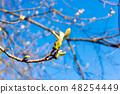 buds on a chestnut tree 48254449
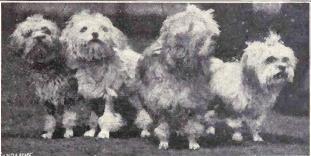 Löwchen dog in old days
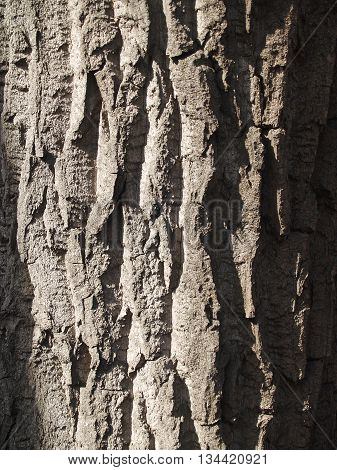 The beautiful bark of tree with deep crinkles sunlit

----------------------------------------

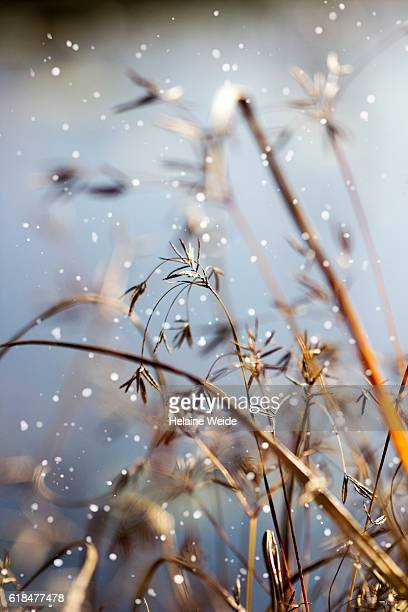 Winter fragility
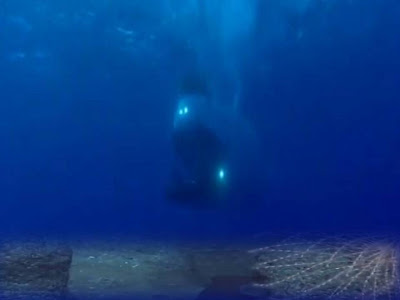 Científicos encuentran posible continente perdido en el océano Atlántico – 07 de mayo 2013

----------------------------------------

# WHAT THIS TASK INVOLVES
Using the data above, set down each line from the line with "buds on a chestnut tree 48254449" to the line with "The beautiful bark" exactly, both ends included, and leave the pictures behind. Nothing else belongs.

# EXERCISE RESPONSE
 buds on a chestnut tree 48254449
 Löwchen dog in old days
 The beautiful bark of tree with deep crinkles sunlit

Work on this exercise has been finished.